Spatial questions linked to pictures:
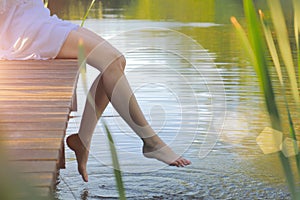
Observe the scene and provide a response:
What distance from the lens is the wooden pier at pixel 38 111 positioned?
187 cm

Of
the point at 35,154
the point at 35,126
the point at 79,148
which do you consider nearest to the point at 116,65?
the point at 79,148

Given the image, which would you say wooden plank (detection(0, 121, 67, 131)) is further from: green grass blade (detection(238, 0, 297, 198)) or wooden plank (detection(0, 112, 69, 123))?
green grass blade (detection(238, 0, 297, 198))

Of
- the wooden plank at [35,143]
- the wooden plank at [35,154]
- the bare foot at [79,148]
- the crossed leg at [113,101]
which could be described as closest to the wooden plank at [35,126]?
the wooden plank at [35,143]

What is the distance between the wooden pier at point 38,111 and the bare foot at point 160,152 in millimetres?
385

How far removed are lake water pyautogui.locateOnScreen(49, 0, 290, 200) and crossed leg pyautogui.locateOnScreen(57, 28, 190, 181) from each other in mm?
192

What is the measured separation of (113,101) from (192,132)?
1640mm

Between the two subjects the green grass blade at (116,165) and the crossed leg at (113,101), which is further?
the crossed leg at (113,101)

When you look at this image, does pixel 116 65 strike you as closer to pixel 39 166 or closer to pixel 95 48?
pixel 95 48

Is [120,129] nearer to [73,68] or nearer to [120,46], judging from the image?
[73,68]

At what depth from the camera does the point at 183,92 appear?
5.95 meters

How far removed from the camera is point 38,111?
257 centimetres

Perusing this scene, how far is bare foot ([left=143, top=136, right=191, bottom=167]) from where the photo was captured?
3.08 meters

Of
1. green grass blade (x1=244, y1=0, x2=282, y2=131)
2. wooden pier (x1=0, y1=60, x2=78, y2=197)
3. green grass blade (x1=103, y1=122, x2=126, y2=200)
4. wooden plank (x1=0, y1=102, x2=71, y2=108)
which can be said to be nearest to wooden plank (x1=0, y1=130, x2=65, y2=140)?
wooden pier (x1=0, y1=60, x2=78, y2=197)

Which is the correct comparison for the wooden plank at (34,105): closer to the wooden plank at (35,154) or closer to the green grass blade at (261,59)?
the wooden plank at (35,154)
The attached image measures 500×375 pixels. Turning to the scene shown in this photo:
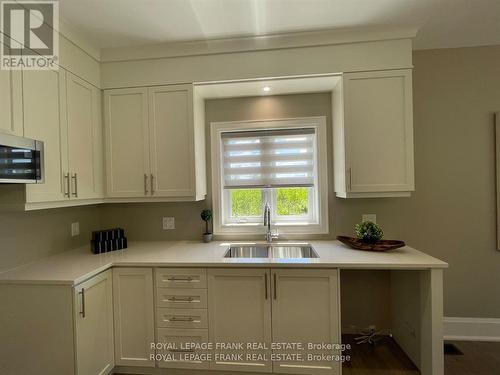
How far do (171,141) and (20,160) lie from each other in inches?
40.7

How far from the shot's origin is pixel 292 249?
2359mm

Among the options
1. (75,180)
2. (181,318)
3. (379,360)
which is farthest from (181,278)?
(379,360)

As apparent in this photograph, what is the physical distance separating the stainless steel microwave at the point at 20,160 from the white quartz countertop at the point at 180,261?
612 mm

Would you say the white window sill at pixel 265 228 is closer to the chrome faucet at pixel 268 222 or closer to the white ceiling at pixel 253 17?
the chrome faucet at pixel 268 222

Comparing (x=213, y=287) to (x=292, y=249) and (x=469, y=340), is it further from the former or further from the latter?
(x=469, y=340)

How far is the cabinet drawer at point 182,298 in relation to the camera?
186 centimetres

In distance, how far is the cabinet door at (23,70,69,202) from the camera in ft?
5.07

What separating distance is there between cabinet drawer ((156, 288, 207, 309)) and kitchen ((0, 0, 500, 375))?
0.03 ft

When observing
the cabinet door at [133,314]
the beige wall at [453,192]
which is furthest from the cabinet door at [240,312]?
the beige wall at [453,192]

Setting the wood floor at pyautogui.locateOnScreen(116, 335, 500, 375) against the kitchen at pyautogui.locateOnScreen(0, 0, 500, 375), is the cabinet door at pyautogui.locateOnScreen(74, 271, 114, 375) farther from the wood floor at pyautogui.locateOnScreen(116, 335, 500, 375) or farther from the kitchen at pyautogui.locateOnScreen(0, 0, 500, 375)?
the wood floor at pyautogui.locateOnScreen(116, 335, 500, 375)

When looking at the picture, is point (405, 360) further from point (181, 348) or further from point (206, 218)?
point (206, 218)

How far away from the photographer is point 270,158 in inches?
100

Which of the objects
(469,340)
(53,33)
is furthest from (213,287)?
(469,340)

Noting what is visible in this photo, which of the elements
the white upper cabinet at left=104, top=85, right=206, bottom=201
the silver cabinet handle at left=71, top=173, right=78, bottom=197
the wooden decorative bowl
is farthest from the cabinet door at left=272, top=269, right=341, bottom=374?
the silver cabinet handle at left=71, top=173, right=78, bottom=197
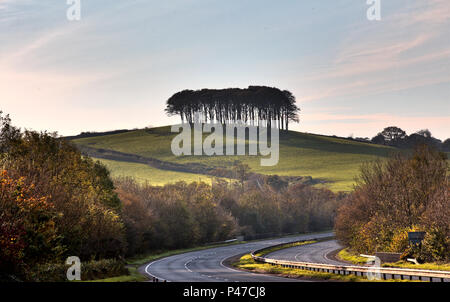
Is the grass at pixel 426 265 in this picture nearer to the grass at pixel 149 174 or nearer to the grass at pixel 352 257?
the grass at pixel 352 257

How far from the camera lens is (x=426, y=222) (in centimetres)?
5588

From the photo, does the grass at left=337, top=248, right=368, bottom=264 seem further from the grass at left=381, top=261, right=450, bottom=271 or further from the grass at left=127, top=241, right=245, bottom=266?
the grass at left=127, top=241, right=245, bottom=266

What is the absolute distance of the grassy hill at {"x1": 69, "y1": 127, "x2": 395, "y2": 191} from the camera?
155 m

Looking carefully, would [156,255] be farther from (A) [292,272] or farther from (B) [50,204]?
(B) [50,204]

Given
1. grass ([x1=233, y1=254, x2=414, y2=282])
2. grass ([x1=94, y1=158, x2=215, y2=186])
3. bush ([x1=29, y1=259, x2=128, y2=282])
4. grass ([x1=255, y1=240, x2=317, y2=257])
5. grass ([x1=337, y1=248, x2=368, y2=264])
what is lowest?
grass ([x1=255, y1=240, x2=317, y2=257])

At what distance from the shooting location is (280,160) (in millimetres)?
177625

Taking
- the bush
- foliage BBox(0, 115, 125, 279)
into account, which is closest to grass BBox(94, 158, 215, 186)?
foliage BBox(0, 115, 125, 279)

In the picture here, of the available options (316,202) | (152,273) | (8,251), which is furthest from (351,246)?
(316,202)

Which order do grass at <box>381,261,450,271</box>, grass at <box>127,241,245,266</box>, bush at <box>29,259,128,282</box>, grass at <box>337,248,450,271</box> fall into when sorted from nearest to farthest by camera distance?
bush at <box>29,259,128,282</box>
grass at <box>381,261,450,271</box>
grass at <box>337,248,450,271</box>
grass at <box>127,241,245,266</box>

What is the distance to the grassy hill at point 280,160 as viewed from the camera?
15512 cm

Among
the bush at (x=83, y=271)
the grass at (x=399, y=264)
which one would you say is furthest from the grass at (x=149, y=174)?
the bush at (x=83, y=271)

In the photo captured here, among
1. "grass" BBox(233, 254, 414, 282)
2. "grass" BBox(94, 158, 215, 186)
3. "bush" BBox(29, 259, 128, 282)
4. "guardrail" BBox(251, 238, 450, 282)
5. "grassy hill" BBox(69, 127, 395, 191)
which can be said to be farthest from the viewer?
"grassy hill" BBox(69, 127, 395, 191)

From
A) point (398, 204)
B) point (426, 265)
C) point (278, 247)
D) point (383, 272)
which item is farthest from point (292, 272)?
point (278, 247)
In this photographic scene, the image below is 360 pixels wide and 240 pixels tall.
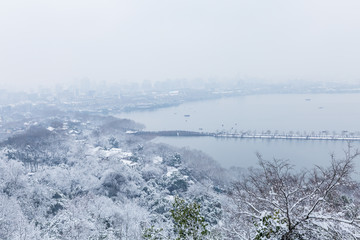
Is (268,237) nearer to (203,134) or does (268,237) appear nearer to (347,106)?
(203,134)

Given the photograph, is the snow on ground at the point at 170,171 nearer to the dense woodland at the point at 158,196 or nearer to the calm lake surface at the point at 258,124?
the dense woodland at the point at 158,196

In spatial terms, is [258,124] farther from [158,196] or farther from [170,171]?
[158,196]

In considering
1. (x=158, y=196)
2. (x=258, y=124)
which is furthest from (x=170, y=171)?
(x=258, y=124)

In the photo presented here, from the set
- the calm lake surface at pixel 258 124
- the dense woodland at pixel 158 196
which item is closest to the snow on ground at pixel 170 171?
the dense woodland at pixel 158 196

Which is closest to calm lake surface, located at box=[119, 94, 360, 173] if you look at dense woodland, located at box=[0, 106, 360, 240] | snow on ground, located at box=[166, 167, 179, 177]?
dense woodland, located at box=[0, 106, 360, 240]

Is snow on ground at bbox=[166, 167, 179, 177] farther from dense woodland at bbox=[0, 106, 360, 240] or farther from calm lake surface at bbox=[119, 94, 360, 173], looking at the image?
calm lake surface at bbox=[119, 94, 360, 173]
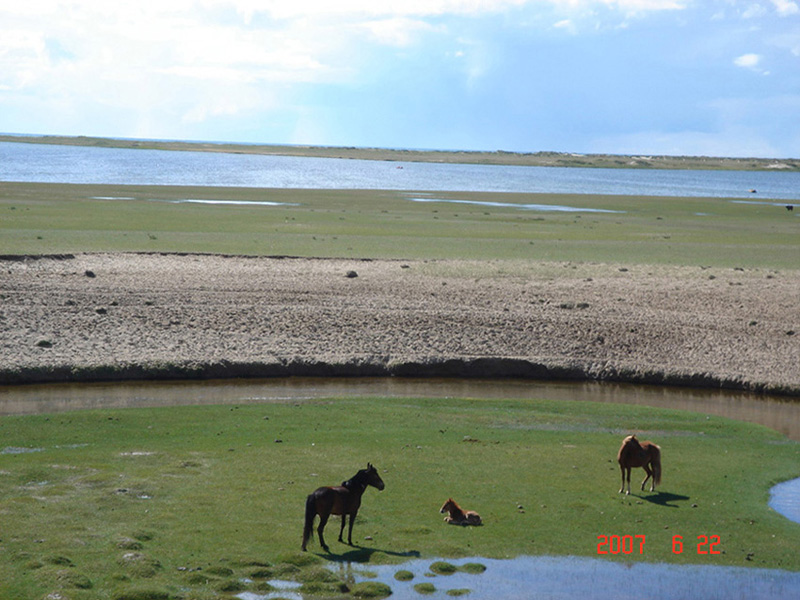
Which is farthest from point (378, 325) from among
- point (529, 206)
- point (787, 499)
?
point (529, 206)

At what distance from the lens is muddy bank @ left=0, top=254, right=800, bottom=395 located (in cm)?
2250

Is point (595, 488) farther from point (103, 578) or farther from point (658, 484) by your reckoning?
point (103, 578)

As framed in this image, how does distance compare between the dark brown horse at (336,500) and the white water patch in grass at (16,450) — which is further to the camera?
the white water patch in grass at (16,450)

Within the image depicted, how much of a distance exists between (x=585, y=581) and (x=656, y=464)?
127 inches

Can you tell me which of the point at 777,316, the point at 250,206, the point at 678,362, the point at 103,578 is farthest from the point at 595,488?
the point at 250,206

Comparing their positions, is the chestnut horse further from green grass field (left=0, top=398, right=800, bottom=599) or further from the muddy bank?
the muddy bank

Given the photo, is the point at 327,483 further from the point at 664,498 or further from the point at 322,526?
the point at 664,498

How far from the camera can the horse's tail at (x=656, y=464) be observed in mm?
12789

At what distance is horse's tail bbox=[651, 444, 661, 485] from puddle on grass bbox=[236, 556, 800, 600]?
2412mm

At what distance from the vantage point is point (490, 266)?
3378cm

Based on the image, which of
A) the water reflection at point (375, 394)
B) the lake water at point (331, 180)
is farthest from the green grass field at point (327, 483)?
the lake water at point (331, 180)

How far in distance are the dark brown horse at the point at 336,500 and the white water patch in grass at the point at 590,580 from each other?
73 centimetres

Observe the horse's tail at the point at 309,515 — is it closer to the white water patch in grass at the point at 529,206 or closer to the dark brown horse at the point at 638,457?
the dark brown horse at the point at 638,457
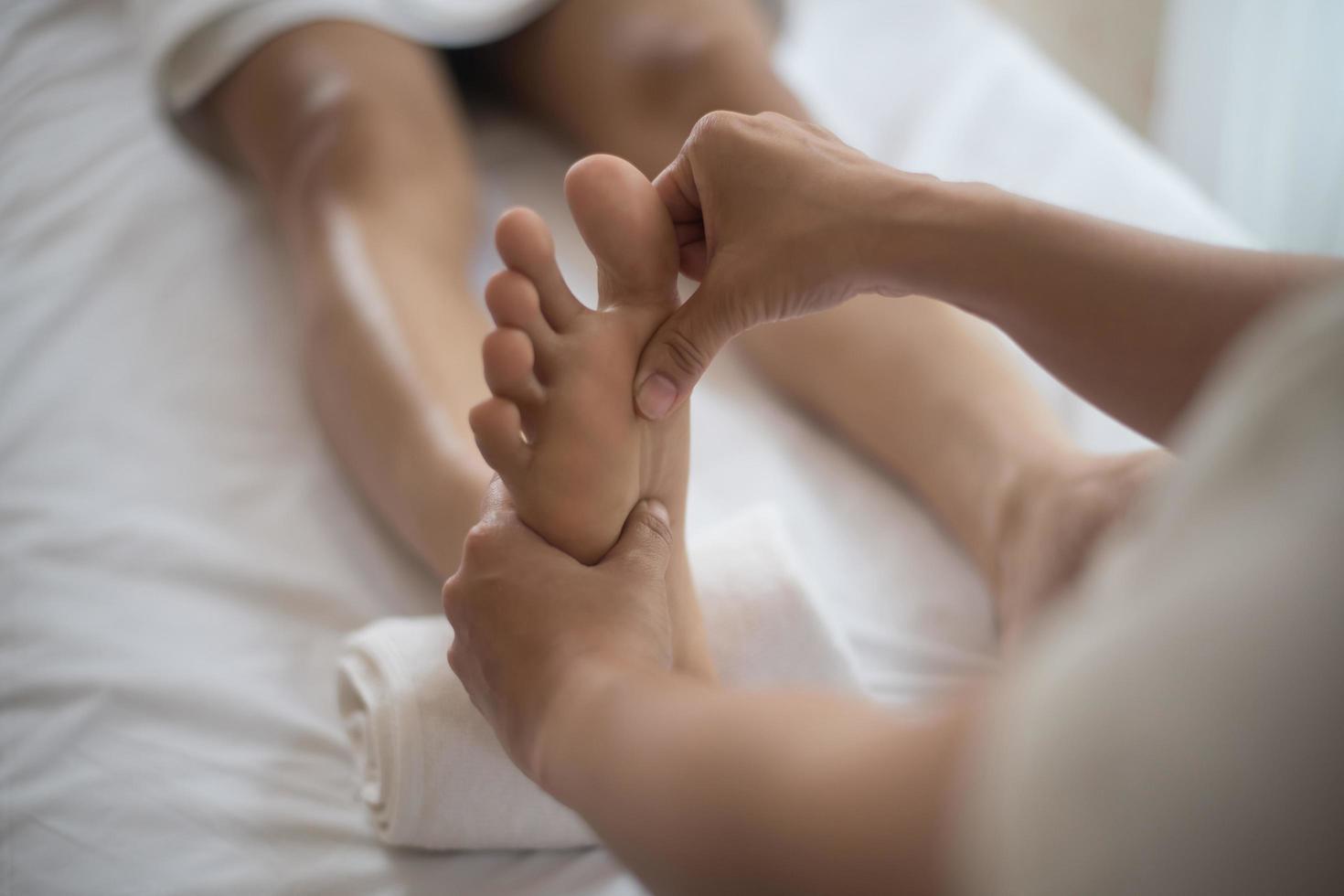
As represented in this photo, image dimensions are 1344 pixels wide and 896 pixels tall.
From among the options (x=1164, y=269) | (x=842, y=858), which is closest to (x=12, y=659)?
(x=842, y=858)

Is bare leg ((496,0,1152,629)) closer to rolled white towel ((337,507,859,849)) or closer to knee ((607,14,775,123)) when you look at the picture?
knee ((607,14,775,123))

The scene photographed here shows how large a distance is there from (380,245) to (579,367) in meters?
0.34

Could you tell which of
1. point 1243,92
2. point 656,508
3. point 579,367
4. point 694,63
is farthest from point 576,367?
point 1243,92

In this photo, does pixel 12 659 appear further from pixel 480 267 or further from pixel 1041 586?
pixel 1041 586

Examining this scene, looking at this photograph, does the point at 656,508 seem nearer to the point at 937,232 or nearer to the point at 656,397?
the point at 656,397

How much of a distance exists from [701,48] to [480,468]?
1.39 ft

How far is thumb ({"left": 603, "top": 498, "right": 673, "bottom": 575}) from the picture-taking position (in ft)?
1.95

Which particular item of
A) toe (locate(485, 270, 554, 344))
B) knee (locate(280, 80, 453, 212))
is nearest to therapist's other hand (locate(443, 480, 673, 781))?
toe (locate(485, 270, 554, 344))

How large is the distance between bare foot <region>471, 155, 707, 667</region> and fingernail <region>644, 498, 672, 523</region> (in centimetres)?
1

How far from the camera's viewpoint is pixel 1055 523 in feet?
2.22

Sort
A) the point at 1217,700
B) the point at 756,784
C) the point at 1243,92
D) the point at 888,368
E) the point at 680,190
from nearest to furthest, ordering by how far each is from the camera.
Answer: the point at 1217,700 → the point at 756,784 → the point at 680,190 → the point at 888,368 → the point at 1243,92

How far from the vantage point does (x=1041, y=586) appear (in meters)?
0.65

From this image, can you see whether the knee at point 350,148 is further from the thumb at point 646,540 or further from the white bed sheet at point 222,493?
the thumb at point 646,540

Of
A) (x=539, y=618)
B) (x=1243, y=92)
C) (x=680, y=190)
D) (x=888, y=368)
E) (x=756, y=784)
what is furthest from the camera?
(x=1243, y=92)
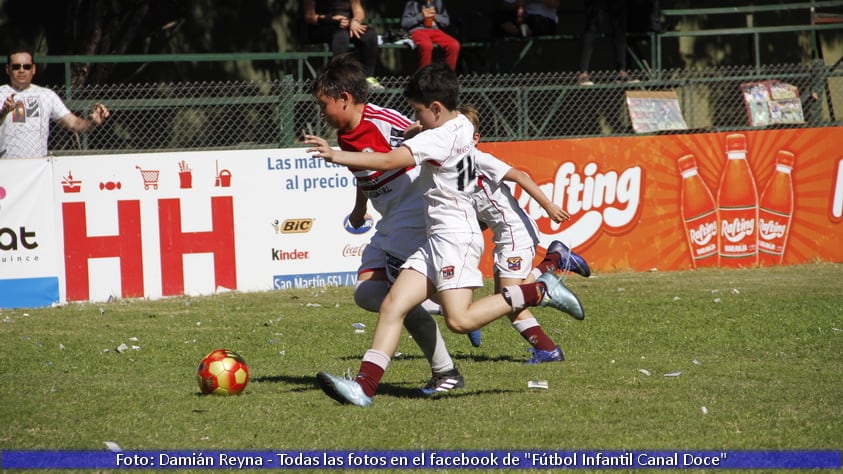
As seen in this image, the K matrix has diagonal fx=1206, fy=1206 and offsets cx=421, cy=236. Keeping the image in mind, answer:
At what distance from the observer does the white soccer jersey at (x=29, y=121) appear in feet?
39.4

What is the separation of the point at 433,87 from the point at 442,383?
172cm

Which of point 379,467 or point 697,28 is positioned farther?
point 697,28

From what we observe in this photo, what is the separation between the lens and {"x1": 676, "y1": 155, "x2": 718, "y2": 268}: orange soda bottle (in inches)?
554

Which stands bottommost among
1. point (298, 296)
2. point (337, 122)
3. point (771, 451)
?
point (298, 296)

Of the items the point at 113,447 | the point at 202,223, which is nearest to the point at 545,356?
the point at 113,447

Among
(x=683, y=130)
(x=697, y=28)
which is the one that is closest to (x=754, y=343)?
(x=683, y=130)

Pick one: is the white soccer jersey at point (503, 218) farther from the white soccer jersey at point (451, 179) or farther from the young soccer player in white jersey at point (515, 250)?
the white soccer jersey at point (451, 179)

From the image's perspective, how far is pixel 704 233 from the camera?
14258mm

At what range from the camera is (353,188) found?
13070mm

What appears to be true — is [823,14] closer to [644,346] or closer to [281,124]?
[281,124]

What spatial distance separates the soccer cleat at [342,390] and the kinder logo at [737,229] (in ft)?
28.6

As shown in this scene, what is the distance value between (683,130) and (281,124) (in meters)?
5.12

WHAT YOU WILL DO: Copy out, word for word, everything from the line containing "What spatial distance" down to the end of the records.

RIGHT ANSWER:
What spatial distance separates the soccer cleat at [342,390] and the kinder logo at [737,229] (in ft)?
28.6

As shown in this scene, what is the distance value between (683,130) and (281,124) (in meters)?
5.12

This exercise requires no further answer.